Performance notes

These are some notes on how to load and process data efficiently.

Load data into memory

Where the data you need can fit into memory, it’s more efficient to load it in one go using get_array(), get_series() or get_dataframe(), and then work with it using xarray, numpy or pandas. Working with non-detector data has some examples of this. The methods to get data by trains—trains(), train_from_id() and train_from_index()—only load the data for one train at once, which saves memory for big data but is slower to process.

Machines in the Maxwell cluster have hundreds of gigabytes of RAM, so it’s practical to load many kinds of data completely into memory. However, data for a full run from megahertz detectors such as AGIPD, LPD or DSSC can easily be too much.

The command free -h will show the amount of memory on any Linux machine.

Select sources before getting trains

If you do need to use trains(), train_from_id() or train_from_index() to get data for one train at a time, first pick the sources and keys you need with select(). Otherwise, you will load the data for every source in the run, which could be very slow.

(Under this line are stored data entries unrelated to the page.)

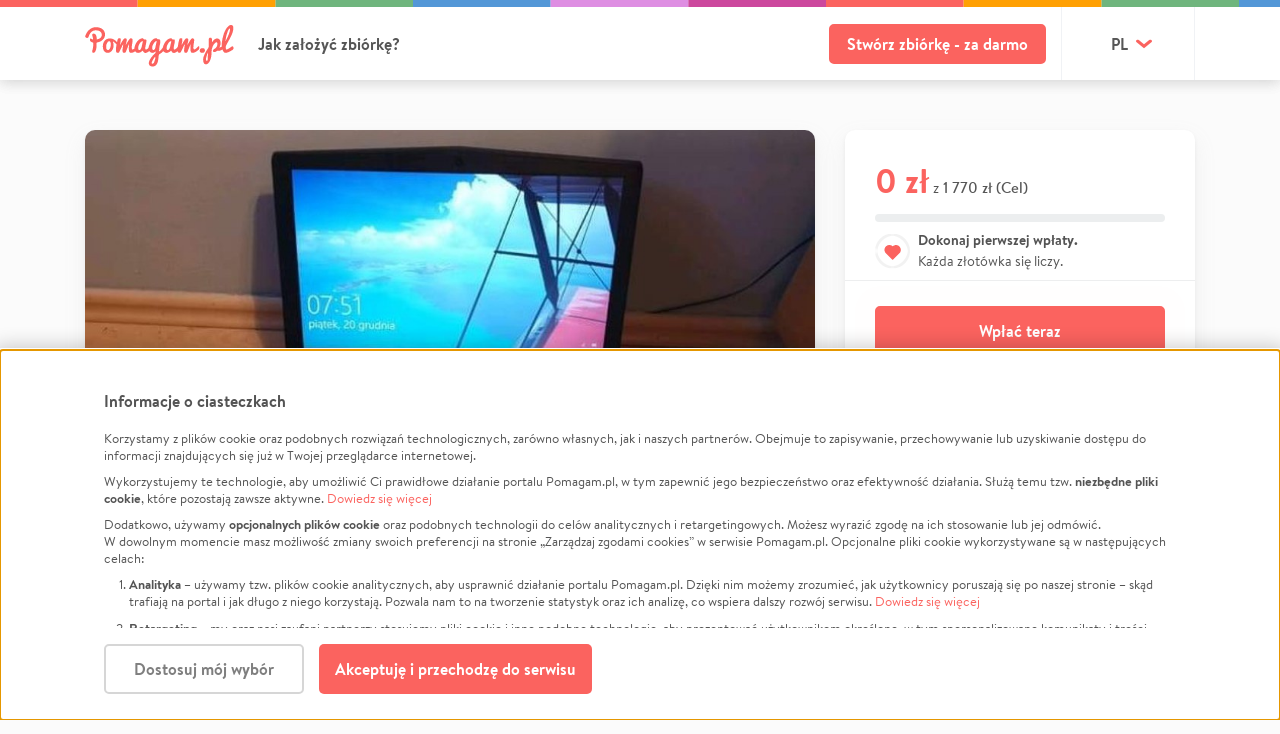

--- FILE ---
content_type: text/javascript
request_url: https://static.pomagam.pl/static/facebook/js/fbconnect.js
body_size: 973
content:
/* global document, window, FB */
(function () {
  'use strict'

  function postForm (action, data) {
    var f = document.createElement('form')
    f.method = 'POST'
    f.action = action

    for (var key in data) {
      var d = document.createElement('input')
      d.type = 'hidden'
      d.name = key
      d.value = data[key]
      f.appendChild(d)
    }
    document.body.appendChild(f)
    f.submit()
  }

  function setLocationHref (url) {
    if (typeof (url) === 'function') {
      // Deprecated -- instead, override
      // allauth.facebook.onLoginError et al directly.
      url()
    } else {
      window.location.href = url
    }
  }

  function getCookie(name) {
    // Returns the value of the cookie with the given name.
    const cookies = document.cookie
      ? document.cookie.split('; ').reduce((acc, cookieStr) => {
        const [key, ...valParts] = cookieStr.split('=');
        acc[decodeURIComponent(key)] = decodeURIComponent(valParts.join('='));
        return acc;
      }, {})
      : {};
    return cookies[name] || '';
  }

  var allauth = window.allauth = window.allauth || {}
  var fbSettings = JSON.parse(document.getElementById('allauth-facebook-settings').innerHTML)
  var fbInitialized = false

  allauth.facebook = {

    init: function (opts) {
      this.opts = opts

      window.fbAsyncInit = function () {
        FB.init(opts.initParams)
        fbInitialized = true
        allauth.facebook.onInit()
        allauth.facebook.userProps()
      };

      (function (d) {
        var js
        var id = 'facebook-jssdk'
        if (d.getElementById(id)) { return }
        js = d.createElement('script'); js.id = id; js.async = true
        js.src = opts.sdkUrl
        d.getElementsByTagName('head')[0].appendChild(js)
      }(document))
    },

    onInit: function() {
    },

    userProps: function() {
      var data_elem = document.getElementById('js-fbae');
      if (!data_elem) {
        return;
      }
      if (!FB.AppEvents.getUserID()) {
        FB.AppEvents.setUserID(data_elem.getAttribute('data-uid'));
        FB.AppEvents.updateUserProperties({
          $user_type: data_elem.getAttribute('data-utype'),
          $account_created_time: data_elem.getAttribute('data-uact'),
        });
      }
    },

    login: function (nextUrl, action, process, scope) {
      var self = this
      if (!fbInitialized) {
        var url = this.opts.loginUrl + '?next=' + encodeURIComponent(nextUrl) + '&action=' + encodeURIComponent(action) + '&process=' + encodeURIComponent(process) + '&scope=' + encodeURIComponent(scope)
        setLocationHref(url)
        return
      }
      if (action === 'reauthenticate' || action === 'rerequest') {
        this.opts.loginOptions.auth_type = action
      }
      if (scope !== '') {
        this.opts.loginOptions.scope = scope
      }

      FB.login(function (response) {
        if (response.authResponse) {
          self.onLoginSuccess(response, nextUrl, process)
        } else if (response && response.status && ['not_authorized', 'unknown'].indexOf(response.status) > -1) {
          self.onLoginCanceled(response)
        } else {
          self.onLoginError(response)
        }
      }, self.opts.loginOptions)
    },

    onLoginCanceled: function (/* response */) {
      setLocationHref(this.opts.cancelUrl)
    },

    onLoginError: function (/* response */) {
      setLocationHref(this.opts.errorUrl)
    },

    onLoginSuccess: function (response, nextUrl, process) {
      if (process === 'login_skip_account') {
          return;  // Don't send data to backend.
      }
      var data = {
        next: nextUrl || '',
        process: process,
        access_token: response.authResponse.accessToken,
        expires_in: response.authResponse.expiresIn,
        csrfmiddlewaretoken: getCookie('csrftoken')
      }

      postForm(this.opts.loginByTokenUrl, data)
    },

    logout: function (nextUrl) {
      var self = this
      if (!fbInitialized) {
        return
      }
      FB.logout(function (response) {
        self.onLogoutSuccess(response, nextUrl)
      })
    },

    onLogoutSuccess: function (response, nextUrl) {
      var data = {
        next: nextUrl || '',
        csrfmiddlewaretoken: this.opts.csrfToken
      }

      postForm(this.opts.logoutUrl, data)
    }
  }

  allauth.facebook.init(fbSettings)
})()
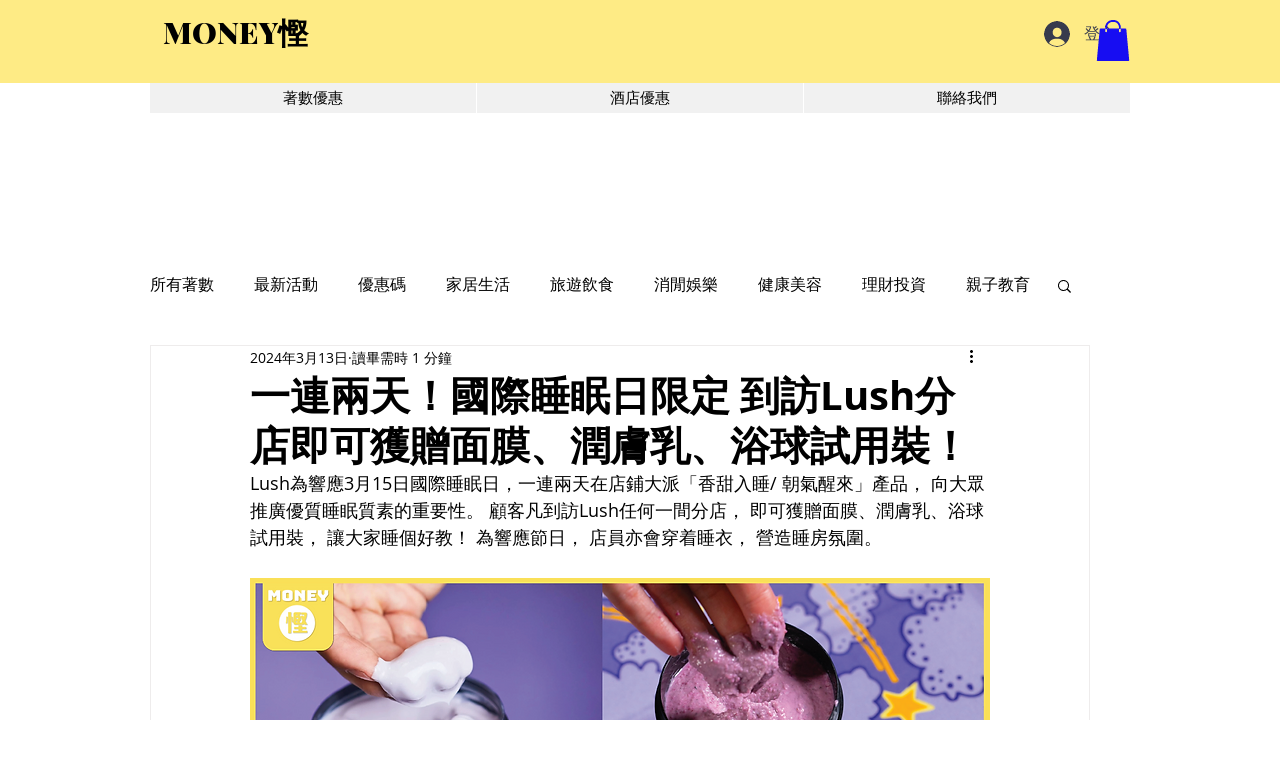

--- FILE ---
content_type: text/html; charset=utf-8
request_url: https://www.google.com/recaptcha/api2/aframe
body_size: 128
content:
<!DOCTYPE HTML><html><head><meta http-equiv="content-type" content="text/html; charset=UTF-8"></head><body><script nonce="y28xJbk3mUoI5-Y9ZRG3Pw">/** Anti-fraud and anti-abuse applications only. See google.com/recaptcha */ try{var clients={'sodar':'https://pagead2.googlesyndication.com/pagead/sodar?'};window.addEventListener("message",function(a){try{if(a.source===window.parent){var b=JSON.parse(a.data);var c=clients[b['id']];if(c){var d=document.createElement('img');d.src=c+b['params']+'&rc='+(localStorage.getItem("rc::a")?sessionStorage.getItem("rc::b"):"");window.document.body.appendChild(d);sessionStorage.setItem("rc::e",parseInt(sessionStorage.getItem("rc::e")||0)+1);localStorage.setItem("rc::h",'1768989163870');}}}catch(b){}});window.parent.postMessage("_grecaptcha_ready", "*");}catch(b){}</script></body></html>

run = RunDirectory("/gpfs/exfel/exp/XMPL/201750/p700000/raw/r0004")

# SLOW: Don't do this!
for tid, train_data in run.trains():
    ...

# Better option: select image data from all detector modules first.
for tid, train_data in run.select('*/DET/*', 'image.data').trains():
    ...

The devices= parameter for all three train methods does the same thing as using select() like this.

Reduce before assembling

Assembling detector images (see AGIPD, LPD & DSSC Geometry) is relatively slow. If your analysis involves a reduction step like summing or averaging over a number of images, try to do this on the data from separate modules before assembling them into images.

This also applies more generally: if a step in your processing makes the data smaller, you want to do that step as near the start as possible.